Ma alla fine, Cuphead porta con sé un altro messaggio, nascosto ma neanche troppo. L’avventura dei due fratelli infatti altro non è che una descrizione metaforica del gioco d’azzardo e dei suoi danni, sia fisici che mentali. Cuphead e Mugman si mettono infatti nei guai perché accecati dalla ricchezza facile, arrivando ad affidare a un tiro di dado non solo i loro averi, ma anche le loro anime. E allo stesso modo, non è un caso che il proprietario del casinò sia il Diavolo e che sia assistito da King Dice (Re Dado), maligno trickster fido ma comunque sacrificabile. La stessa pratica del gioco d’azzardo è anche contestualizzata all’interno di altri vizi letali, come il fumo (con l’aggiunta che negli intermezzi il Diavolo ha costantemente un sigaro in bocca) e l’alcol.

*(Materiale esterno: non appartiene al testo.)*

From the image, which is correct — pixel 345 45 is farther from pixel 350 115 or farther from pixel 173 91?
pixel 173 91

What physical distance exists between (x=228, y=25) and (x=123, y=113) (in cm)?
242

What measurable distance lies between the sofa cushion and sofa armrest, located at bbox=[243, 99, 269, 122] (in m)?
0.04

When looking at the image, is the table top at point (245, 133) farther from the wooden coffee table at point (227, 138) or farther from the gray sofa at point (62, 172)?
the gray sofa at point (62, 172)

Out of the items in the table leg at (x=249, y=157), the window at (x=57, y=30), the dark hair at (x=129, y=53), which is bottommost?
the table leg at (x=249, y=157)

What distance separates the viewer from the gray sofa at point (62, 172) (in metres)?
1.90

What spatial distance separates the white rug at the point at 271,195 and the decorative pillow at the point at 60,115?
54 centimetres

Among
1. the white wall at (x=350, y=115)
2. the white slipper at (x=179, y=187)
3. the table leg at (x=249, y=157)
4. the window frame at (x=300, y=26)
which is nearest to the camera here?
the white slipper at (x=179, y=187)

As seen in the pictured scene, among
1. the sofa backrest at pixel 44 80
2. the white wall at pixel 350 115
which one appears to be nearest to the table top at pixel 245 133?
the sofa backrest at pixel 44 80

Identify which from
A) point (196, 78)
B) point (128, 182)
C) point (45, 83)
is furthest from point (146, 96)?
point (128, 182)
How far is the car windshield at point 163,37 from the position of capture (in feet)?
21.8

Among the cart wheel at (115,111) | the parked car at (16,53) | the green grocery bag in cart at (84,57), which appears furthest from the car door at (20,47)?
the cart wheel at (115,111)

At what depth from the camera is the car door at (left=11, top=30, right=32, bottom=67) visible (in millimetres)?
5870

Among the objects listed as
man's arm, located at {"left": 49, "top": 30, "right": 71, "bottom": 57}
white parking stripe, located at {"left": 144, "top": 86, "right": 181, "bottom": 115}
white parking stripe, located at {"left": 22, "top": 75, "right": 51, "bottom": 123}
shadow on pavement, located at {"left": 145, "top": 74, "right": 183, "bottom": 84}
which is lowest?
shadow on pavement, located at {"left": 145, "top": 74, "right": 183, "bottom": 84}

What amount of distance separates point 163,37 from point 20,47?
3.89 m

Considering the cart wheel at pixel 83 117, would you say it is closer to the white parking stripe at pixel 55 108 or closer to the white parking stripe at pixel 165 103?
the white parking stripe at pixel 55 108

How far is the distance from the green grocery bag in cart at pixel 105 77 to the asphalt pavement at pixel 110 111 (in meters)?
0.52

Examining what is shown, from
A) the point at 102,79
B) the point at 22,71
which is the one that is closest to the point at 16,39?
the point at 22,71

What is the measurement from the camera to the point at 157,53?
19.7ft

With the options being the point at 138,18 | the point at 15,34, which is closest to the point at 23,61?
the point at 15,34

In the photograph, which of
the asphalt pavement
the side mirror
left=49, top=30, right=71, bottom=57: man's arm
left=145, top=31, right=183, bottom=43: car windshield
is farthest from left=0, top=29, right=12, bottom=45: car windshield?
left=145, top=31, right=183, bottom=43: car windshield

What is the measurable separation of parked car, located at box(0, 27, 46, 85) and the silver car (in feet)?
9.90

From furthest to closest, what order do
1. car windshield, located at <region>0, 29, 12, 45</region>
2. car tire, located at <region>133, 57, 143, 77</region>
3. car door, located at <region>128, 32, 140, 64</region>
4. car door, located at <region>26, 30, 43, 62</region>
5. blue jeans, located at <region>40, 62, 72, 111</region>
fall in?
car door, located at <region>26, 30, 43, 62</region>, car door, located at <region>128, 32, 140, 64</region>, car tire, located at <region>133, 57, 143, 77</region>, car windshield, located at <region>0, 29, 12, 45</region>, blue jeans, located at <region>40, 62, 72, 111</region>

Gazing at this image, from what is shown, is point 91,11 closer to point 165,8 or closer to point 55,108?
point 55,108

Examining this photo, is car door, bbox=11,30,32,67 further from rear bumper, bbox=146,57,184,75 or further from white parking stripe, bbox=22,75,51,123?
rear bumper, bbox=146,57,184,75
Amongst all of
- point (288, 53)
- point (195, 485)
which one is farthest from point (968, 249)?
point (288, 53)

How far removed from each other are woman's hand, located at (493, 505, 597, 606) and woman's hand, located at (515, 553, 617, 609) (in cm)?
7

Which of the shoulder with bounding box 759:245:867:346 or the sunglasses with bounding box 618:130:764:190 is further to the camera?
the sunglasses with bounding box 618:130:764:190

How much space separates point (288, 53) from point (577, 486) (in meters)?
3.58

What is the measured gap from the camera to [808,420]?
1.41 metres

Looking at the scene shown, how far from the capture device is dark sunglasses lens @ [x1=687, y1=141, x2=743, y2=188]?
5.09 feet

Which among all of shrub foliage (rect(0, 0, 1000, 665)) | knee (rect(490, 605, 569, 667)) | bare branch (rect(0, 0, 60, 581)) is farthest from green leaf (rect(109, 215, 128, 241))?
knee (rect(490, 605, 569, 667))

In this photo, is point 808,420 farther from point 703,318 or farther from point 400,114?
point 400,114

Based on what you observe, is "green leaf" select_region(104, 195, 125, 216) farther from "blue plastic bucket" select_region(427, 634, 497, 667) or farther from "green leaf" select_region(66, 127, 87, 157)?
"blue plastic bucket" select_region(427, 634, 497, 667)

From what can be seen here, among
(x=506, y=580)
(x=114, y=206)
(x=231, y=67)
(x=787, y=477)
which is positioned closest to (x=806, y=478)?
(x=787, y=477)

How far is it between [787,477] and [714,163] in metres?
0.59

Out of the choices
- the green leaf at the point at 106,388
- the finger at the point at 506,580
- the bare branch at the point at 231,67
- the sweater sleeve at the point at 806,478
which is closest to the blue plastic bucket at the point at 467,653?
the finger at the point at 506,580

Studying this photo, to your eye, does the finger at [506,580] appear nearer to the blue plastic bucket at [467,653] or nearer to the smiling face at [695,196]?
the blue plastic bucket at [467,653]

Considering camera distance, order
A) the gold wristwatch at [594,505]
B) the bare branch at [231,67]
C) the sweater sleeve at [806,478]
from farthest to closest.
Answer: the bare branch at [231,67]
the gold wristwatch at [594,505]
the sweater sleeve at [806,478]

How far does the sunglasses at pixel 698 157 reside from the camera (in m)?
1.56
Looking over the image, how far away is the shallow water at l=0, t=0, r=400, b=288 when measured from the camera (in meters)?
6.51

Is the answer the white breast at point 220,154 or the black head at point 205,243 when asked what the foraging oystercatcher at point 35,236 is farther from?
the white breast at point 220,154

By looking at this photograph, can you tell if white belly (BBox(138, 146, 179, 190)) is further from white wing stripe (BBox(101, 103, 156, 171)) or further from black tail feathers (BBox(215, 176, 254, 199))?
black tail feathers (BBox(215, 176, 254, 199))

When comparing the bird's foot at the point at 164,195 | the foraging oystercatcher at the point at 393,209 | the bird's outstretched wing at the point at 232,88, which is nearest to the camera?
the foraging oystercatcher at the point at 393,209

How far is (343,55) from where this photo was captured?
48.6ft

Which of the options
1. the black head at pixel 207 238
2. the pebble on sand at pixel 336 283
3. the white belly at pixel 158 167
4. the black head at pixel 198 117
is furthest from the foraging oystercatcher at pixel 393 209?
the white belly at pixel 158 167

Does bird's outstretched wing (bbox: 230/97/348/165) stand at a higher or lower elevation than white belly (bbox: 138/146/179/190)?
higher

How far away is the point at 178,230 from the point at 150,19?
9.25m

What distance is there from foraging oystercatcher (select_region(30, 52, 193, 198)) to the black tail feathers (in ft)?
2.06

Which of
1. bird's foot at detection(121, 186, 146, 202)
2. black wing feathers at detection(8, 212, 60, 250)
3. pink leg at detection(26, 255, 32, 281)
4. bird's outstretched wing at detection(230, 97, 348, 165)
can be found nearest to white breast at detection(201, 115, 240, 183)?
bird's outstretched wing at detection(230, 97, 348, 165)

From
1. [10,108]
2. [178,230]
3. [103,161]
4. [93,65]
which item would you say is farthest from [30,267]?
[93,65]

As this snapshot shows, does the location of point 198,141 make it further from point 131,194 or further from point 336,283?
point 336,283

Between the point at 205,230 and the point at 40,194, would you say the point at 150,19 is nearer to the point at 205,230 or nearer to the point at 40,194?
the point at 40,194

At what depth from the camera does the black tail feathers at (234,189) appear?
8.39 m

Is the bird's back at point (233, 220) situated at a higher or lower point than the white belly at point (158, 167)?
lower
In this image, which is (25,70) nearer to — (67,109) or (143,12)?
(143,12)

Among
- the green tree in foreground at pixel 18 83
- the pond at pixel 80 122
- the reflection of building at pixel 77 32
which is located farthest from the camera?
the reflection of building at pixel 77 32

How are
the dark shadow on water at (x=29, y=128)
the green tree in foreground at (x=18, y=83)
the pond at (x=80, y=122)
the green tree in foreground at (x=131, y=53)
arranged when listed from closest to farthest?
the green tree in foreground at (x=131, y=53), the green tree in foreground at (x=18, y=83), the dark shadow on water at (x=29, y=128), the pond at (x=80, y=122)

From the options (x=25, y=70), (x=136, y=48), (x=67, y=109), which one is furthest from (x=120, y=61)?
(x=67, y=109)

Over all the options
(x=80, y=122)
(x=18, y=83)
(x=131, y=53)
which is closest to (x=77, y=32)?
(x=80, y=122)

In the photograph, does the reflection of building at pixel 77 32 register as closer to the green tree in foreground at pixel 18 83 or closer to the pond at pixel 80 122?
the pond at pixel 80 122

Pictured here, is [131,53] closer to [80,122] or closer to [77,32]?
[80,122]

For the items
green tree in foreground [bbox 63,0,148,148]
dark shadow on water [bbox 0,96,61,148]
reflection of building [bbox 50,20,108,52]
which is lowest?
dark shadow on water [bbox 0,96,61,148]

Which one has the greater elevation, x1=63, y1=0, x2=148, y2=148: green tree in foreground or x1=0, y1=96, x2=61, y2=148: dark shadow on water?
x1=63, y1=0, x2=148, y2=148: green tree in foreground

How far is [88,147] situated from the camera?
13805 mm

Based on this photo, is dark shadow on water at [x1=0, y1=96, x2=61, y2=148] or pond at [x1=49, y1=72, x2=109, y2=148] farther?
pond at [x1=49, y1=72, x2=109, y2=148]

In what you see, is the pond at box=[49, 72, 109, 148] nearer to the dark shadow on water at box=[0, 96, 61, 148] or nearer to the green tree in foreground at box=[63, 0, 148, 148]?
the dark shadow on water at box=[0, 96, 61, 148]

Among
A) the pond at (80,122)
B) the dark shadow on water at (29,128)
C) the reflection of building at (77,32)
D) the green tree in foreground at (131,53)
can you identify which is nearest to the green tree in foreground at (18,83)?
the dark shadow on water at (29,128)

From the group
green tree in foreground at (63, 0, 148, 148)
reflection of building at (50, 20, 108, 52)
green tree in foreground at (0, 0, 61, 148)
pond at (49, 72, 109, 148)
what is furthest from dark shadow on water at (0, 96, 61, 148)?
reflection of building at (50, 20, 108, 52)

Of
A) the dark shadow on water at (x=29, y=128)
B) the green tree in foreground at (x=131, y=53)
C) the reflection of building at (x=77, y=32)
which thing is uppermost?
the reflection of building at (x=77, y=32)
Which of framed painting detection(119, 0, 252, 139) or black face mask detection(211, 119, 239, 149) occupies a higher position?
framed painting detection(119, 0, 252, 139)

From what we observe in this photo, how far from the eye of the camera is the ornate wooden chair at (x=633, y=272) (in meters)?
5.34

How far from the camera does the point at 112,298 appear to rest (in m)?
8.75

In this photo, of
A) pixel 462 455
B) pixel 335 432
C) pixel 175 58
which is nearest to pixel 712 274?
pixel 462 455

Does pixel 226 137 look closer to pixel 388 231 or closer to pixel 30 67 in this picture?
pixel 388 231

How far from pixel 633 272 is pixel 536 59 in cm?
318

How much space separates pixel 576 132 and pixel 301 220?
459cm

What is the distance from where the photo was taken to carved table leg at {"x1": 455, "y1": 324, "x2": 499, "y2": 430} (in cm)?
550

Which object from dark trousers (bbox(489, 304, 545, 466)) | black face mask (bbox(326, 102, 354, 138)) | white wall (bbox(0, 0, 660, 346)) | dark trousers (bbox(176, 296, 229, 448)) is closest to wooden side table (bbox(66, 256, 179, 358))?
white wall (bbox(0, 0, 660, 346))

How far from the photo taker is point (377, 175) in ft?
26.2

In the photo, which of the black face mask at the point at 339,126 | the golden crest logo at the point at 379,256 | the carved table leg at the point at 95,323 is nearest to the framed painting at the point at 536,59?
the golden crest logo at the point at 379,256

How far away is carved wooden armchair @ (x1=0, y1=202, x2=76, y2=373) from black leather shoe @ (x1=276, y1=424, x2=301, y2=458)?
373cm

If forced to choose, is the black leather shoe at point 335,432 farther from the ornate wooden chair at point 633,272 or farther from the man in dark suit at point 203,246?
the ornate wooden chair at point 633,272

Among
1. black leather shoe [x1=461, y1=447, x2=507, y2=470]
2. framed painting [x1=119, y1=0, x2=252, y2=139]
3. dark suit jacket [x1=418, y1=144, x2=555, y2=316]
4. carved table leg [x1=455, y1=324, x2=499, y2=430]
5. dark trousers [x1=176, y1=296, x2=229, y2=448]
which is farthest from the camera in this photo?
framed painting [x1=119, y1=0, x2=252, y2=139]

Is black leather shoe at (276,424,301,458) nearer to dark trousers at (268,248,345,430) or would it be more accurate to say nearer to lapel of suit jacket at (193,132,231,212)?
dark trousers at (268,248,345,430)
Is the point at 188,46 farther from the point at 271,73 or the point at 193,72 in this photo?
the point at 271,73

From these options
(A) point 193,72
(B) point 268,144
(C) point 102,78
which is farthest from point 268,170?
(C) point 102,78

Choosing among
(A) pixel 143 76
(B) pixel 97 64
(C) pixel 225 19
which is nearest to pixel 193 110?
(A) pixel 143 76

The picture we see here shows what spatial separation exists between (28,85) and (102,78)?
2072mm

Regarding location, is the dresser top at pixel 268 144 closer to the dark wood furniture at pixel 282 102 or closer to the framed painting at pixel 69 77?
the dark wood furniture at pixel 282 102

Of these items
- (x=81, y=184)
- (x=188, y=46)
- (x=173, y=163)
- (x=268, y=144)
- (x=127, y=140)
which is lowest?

Le scenografie di questi combattimenti sono poi fatte da sagome di scheletri vestiti su uno sfondo nero e indistinto, una vera e propria rappresentazione metaforica di come l’acol, il fumo e l’azzardo riducano l’essere umano a un “morto vivente”. Anche il Root Pack (reso in italiano come Gli Ortaggiosi) il primo boss con il team composto da patata, cipolla e carota (con ravanello se giocate su Switch) è una citazione al Rat Pack, il gruppo di amici-colleghi del mondo dello spettacolo di cui faceva parte Frank Sinatra. La prima volta che utilizzarono questo nome fu quando soggiornarono a Las Vegas per quattro giorni di follie e (guarda caso) gioco d’azzardo.

Cuphead: Il gioco fuori dal calamaio – Speciale

Infine, il concetto del gioco d’azzardo è ricollegato direttamente all’opera di “contestualizzazione fittizia” in cui è messo Cuphead. Tutto il gioco è infatti farcito di un finto copyright datato 1930, ovvero l’anno successivo alla cosiddetta “Crisi del ‘29”, la prima grande depressione subita dagli Stati Uniti e che portò a un crollo del reddito e a una disperazione imperante, generata dalla mancanza di denaro.

In tempi di crisi e mancanza di prospettive, la gente comune si rifugiava o nell’intrattenimento (dall’animazione al cinema – e infatti il periodo 1930-1934 fu quello degli anni d’oro di Stanlio e Ollio) o appunto al gioco d’azzardo: quando il futuro ormai è visto a pezzi, si è più portati a sperare nella fortuna che a investire su sé stessi. Fortuna che tra l’altro non c’è, visto che nel gioco d’azzardo vince sempre il banco.

In questo approfondimento abbiamo indagato sia le radici che i temi di Cuphead. Un videogioco particolare, difficile, ma che allo stesso tempo nasconde una grande quantità di tributi e citazioni, non solo all’animazione anni Trenta. Dal “falso copyright” ai tributi alla Disney, l’opera dei Moldenhauer si contestualizza come un severo monito nei confronti del gioco d’azzardo, ammantandosi di falsa bambineria per indugiare anche nel sottilmente disturbante. Questo “accanimento” dei Moldenhauer potrebbe quindi sfondare la semplice contestualizzazione storica per tramutarsi in un avvertimento alla nostra contemporaneità, che come nel 1930 si trova a passare in una recessione in cui ci si inventa un lieto fine che non arriva mai. E che rischia di non vedere più l’ovvio, ovvero che l’unico modo per vincere al gioco d’azzardo è non giocare.